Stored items
##############################

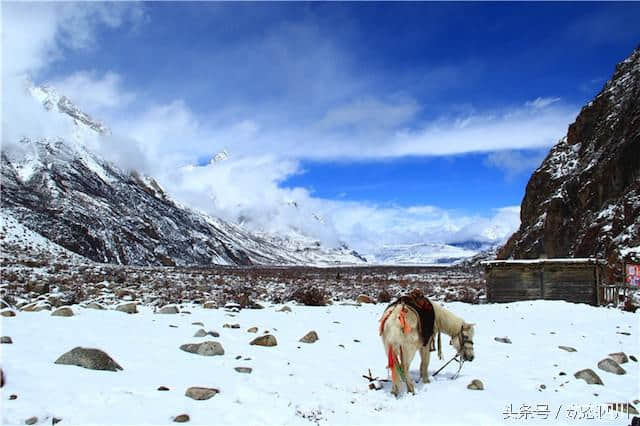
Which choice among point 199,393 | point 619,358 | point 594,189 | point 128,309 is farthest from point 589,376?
point 594,189

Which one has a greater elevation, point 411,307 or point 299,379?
point 411,307

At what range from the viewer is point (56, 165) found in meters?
112

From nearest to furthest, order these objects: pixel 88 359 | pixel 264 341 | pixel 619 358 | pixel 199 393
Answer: pixel 199 393
pixel 88 359
pixel 619 358
pixel 264 341

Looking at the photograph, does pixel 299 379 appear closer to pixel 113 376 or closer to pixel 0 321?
pixel 113 376

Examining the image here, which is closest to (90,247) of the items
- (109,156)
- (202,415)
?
(109,156)

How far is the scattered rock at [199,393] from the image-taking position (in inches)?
297

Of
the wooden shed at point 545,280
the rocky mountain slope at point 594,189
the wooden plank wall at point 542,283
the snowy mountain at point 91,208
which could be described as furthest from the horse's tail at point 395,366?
the snowy mountain at point 91,208

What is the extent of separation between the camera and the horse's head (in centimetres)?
985

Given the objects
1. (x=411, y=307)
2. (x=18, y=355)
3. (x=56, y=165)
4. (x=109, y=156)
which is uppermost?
(x=109, y=156)

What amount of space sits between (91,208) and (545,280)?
332ft

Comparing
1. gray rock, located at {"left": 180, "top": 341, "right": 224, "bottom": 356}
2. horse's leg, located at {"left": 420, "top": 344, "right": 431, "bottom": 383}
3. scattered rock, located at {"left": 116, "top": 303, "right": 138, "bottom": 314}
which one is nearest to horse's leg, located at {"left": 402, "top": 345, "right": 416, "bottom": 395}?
horse's leg, located at {"left": 420, "top": 344, "right": 431, "bottom": 383}

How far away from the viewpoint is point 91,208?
104812 mm

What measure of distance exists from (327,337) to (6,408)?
8.87 metres

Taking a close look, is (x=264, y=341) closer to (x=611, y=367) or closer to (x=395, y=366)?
(x=395, y=366)
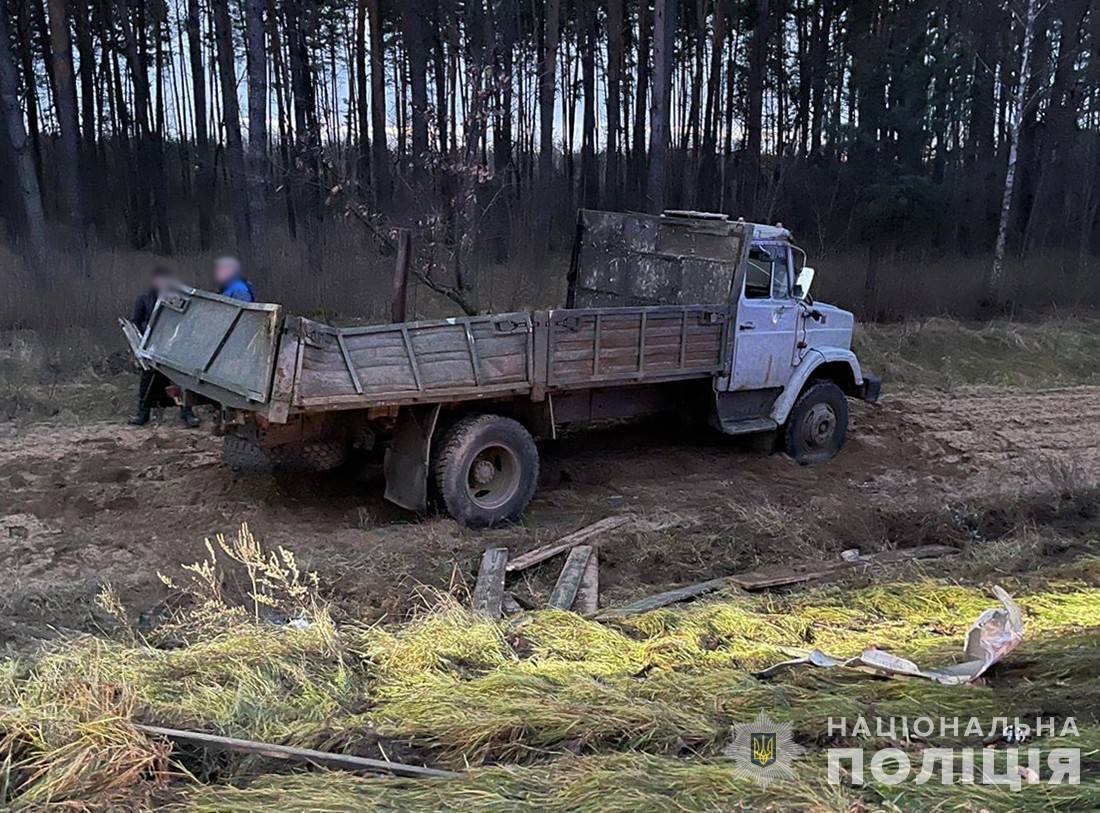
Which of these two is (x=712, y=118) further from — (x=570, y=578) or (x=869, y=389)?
(x=570, y=578)

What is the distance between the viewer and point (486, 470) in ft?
26.5

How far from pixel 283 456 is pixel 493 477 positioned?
5.92 ft

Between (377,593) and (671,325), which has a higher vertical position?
(671,325)

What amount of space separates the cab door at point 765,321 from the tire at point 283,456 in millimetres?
4094

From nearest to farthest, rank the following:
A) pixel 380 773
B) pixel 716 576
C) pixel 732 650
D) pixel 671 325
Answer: pixel 380 773 < pixel 732 650 < pixel 716 576 < pixel 671 325

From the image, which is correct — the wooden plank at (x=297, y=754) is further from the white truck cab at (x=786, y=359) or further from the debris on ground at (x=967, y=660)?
the white truck cab at (x=786, y=359)

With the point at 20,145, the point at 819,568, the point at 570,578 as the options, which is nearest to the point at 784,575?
the point at 819,568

##############################

DO THIS
Reproduce verbatim the portion of the data that starts at the line containing "From nearest to farthest, rank" and continues through the end of the data, with both ends included.

SOLUTION TO THIS TASK
From nearest to farthest, rank the following:
A) pixel 380 773
B) pixel 716 576
C) pixel 732 650
D) pixel 671 325
Answer: pixel 380 773 < pixel 732 650 < pixel 716 576 < pixel 671 325

From the image, which is correct — the wooden plank at (x=297, y=754) is further from the white truck cab at (x=786, y=359) or further from the debris on ground at (x=967, y=660)?
the white truck cab at (x=786, y=359)

With the point at 20,145, the point at 819,568, the point at 570,578 as the options, which is nearest to the point at 784,575?
the point at 819,568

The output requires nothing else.